El dolor de los niños
El caso es éste: en una casa del tipo corrala vive una pareja con dos hijos; el primero lo es de la mujer y de un primer marido o pareja; el segundo lo es de los dos. El primer niño vive en la casa oculto a todos los vecinos, no sale a la calle, está permanentemente encerrado, al parecer, por orden de la pareja actual de la mujer y padre del segundo niño. El primero es golpeado, maltratado y malalimentado durante dos años, se sabe por el estado en que es hallado o llevado finalmente a un hospital y por los testimonios de los vecinos. Este niño muere a causa de una última paliza. A su muerte se le encuentran toda clase de golpes, cicatrices, malnutrición y disfuncionalidad. Estuvo siempre encerrado, sin salir a la calle durante esos dos años. Sólo conoció su pequeña cárcel y el dolor. El segundo niño sí era hijo de los dos componentes de la pareja, salía a la calle con su madre, estaba bien tratado y era conocido en el vecindario; era, también, testigo inocente, pero sano, del drama; la situación recuerda esas exhibiciones documentales en las que el macho dominante que ha sometido a la hembra devora a las crías anteriores de ésta y genera las suyas propias. Los vecinos escucharon durante esos dos años un grito que se repetía de continuo: "¡Mamá, no me pegues!". Esta criatura sólo conoció el infierno.

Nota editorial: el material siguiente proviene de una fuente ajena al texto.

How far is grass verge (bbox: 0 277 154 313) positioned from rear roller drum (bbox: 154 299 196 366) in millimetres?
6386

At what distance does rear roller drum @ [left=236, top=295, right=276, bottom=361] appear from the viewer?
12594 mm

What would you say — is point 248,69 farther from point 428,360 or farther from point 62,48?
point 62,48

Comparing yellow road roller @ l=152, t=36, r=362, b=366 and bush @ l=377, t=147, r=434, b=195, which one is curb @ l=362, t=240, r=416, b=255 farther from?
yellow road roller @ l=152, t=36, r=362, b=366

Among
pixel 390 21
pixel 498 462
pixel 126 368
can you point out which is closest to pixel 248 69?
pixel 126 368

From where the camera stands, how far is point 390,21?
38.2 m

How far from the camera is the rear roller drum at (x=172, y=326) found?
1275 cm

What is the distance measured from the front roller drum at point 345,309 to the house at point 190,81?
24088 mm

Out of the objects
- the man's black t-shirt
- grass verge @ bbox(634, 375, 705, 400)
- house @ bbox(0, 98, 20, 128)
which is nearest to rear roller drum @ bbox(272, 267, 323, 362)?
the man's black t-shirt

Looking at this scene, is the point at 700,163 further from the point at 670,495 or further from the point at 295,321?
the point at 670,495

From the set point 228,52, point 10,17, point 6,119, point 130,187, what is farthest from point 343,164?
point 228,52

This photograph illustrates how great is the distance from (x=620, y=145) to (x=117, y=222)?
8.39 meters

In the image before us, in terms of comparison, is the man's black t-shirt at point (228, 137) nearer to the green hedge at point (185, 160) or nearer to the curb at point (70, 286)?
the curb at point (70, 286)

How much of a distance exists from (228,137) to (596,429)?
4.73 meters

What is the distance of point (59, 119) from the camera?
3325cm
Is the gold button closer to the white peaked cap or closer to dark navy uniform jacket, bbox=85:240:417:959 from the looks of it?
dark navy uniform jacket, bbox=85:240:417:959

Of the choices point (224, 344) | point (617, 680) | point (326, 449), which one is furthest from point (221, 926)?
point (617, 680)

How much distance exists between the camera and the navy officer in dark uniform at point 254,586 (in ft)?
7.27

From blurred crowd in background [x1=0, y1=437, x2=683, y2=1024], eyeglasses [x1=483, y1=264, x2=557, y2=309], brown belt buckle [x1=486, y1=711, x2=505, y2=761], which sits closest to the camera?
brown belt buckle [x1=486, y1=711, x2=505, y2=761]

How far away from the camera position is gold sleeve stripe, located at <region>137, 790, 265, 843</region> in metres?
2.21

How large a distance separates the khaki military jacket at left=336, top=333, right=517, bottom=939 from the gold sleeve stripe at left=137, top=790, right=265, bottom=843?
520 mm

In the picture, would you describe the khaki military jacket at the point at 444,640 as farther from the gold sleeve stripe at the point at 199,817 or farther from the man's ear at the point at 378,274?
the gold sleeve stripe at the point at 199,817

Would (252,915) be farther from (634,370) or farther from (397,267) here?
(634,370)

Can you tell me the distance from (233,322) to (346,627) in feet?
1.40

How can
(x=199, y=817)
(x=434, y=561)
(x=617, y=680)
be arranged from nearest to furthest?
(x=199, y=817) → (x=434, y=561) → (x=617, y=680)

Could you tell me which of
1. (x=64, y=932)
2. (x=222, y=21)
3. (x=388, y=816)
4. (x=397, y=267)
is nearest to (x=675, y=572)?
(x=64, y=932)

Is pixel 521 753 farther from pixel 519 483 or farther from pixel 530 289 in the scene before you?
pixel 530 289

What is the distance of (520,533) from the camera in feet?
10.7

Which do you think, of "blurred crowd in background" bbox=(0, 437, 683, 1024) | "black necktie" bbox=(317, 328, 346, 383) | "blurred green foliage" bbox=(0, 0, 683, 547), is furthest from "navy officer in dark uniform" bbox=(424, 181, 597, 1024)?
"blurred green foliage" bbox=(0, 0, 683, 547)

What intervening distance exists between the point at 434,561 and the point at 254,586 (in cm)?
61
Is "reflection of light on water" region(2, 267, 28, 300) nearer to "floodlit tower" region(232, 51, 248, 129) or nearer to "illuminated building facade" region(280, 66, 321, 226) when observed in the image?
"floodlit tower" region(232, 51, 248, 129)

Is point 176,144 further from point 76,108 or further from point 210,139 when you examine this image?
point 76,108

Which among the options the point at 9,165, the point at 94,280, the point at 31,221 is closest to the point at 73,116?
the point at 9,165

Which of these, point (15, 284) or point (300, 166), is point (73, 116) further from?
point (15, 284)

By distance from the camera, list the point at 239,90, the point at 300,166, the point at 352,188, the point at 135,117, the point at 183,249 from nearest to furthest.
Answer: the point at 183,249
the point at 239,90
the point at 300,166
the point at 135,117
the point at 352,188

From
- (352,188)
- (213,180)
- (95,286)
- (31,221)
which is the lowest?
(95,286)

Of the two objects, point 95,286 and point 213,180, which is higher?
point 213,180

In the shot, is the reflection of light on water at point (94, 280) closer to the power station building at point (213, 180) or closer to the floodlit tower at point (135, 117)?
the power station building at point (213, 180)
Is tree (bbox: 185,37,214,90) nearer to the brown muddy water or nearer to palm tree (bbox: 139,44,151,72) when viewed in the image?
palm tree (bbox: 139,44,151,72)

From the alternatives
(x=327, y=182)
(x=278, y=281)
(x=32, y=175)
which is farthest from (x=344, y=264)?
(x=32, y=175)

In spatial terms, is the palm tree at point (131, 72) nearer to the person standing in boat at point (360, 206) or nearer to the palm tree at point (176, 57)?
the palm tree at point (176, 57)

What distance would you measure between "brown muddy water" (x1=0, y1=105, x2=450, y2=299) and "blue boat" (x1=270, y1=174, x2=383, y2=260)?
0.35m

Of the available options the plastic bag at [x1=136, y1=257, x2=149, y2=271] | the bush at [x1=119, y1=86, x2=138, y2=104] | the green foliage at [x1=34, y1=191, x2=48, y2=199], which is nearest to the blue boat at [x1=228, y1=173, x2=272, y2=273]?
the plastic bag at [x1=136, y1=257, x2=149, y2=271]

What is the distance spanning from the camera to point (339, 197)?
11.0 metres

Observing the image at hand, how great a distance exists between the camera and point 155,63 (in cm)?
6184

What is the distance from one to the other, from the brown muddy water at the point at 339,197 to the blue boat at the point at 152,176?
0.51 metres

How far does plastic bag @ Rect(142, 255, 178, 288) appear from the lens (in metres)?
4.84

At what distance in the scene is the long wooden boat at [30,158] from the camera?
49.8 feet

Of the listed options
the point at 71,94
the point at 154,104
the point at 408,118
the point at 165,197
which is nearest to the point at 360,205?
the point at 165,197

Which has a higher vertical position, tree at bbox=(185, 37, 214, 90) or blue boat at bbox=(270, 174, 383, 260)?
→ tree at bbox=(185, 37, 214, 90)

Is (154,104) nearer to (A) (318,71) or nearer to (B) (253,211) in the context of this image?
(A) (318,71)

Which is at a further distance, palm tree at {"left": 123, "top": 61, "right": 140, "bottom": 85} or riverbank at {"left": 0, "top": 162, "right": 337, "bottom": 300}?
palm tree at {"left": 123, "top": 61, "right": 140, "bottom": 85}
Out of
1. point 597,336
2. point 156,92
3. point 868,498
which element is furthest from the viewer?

Si hay una imagen desgarradora es la del niño maltratado que tiende sus brazos a su maltratador en busca de ayuda. Es una imagen insoportable y, sin embargo, real. Para un niño, los padres son el mundo y son quienes le ordenan el mundo. No concibe otro espacio de afecto, protección y entendimiento que ése; por lo tanto, no tiene defensa ante los abusos y su único impulso es intentar refugiarse en quien le daña aunque le dañe; no posee un solo recurso que le permita vislumbrar otra salida a su situación. Por eso son tan acomodaticios: la capacidad de acomodación de un niño es muy superior a la de cualquier adulto. Quien quiera que tenga niños o trate con niños lo sabe.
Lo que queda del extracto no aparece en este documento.